Talking, expressing one’s feelings is key. It takes minimum a year to feel integrated into a new place. So, expect a range of feelings at the beginning; a clash between the excitement of the new life and the nostalgia of the country of origin is normal.
Marriages and close relationships with family back home come under strain in foreign settings. What should couples be on the look out for and what do you advise they do if tensions are building?
Surprisingly, research suggests that the people most subjected to parental burnout are educated woman that don’t work and take care of the children.
Communication is very important with as few taboos as possible. The place and the role of the partner is really something that should be discussed and anticipated. Are the two partners still aligned with the move and experience? Are some changes needed?

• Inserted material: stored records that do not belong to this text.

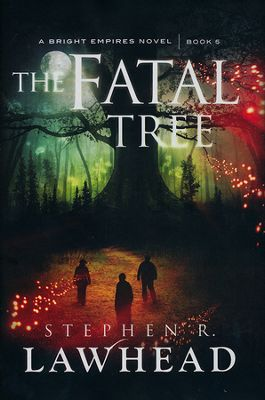 fatal Tree book cover
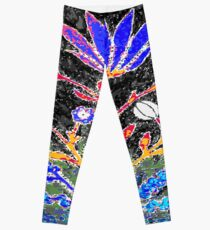 Live on Venus Leggings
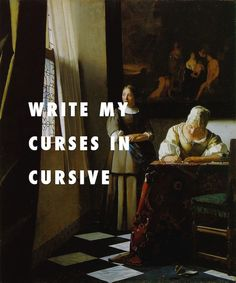 Classic Paintings Are Perfectly Paired With Hip Hop Lyrics.A Lady Writing a Letter, with her Maid Johannes Vermeer / Otis, Jay-Z, Kanye West feat. Lyric Quotes, Art Quotes, Lyric Art, Music Lyrics, Drake Lyrics, Rap Music, Hip Hop Lyrics, Classical Art Memes, Auryn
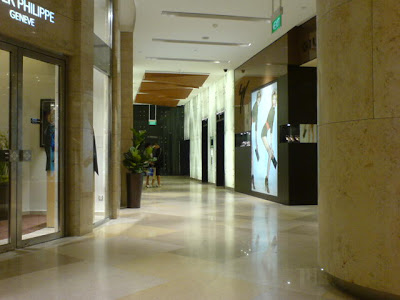 Inside Ion Orchard Photo 4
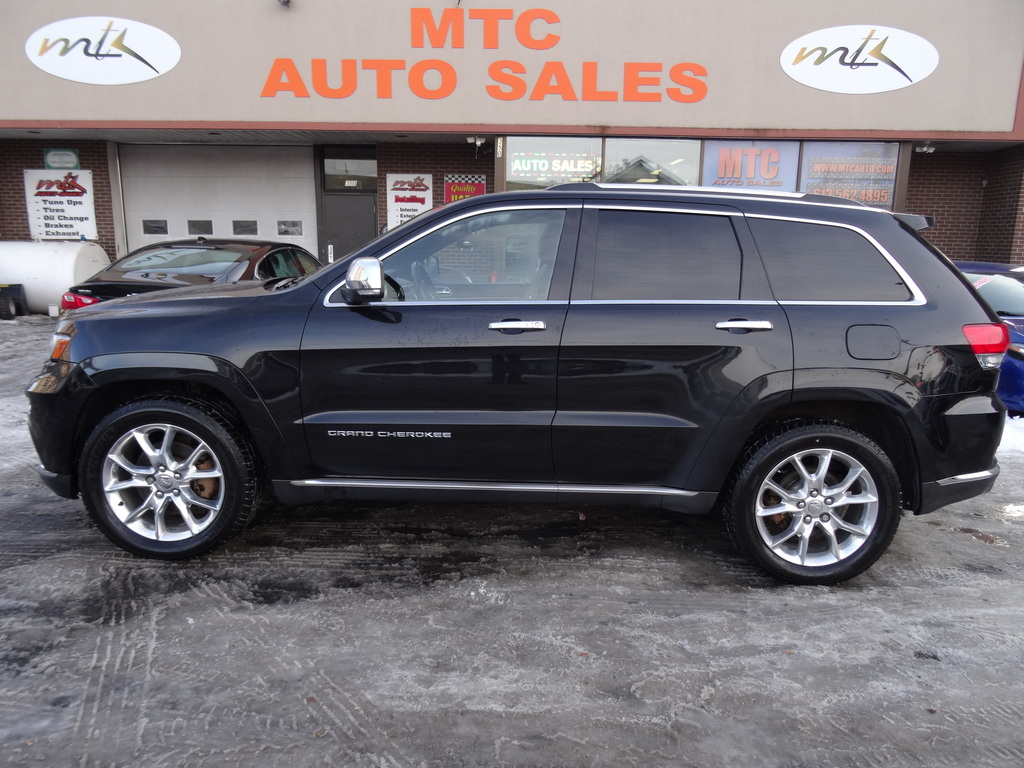 Jeep Grand Cherokee Ecodiesel For Sale >> 2014 Jeep Grand Cherokee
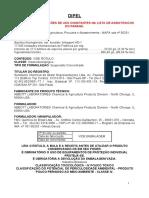 DIPEL.pdf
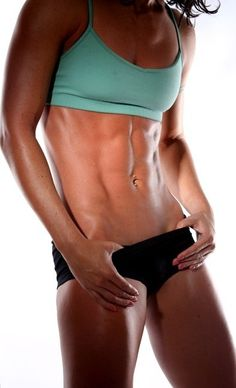 fit women #women #fitness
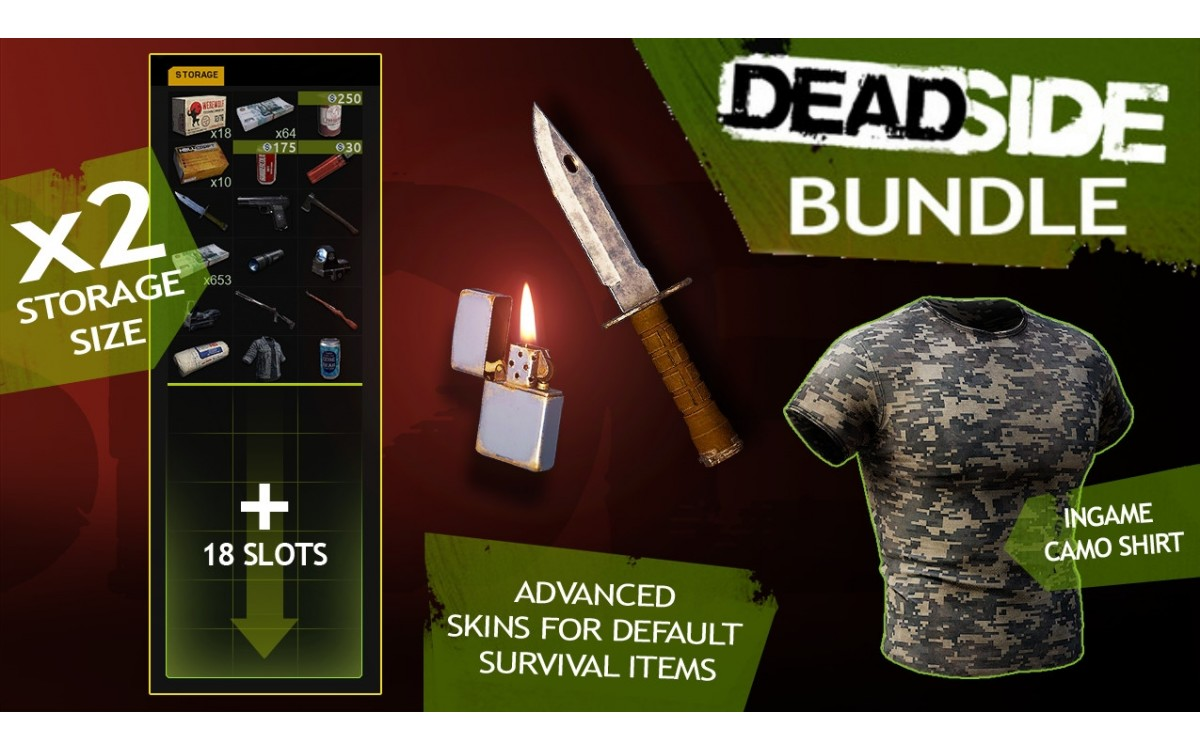 DEADSIDE + SUPPORTER PACK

If tension is building (which happens in every healthy couple), they should not hesitate to consult someone about the problems before conflicts arise.
Depression and health issues abroad are worrisome for would-be mobile researchers and their families. What are the main signs to watch for and what steps should they take?
First, be on the lookout for unusual (new) behaviours like excessive alcohol or substance use, aggressiveness, violence, moods, etc. Sometimes we see something called psychological decompensation after, for example, a trauma which reveals itself due to the stress involved with moving abroad.
It’s important to find a professional that takes the expat dimension into account. Sometimes, a reconnection with the secure link (family, friends…) can help to reduce the symptoms. Affective support can be more efficient that taking medication, for example.
Julie is a board member of the ForMediation group, which offers continuous training to all professionals dealing with families. She is also a Family Mediator and Jurist at CHS and the Mental Health Service ‘Le Chien Vert’.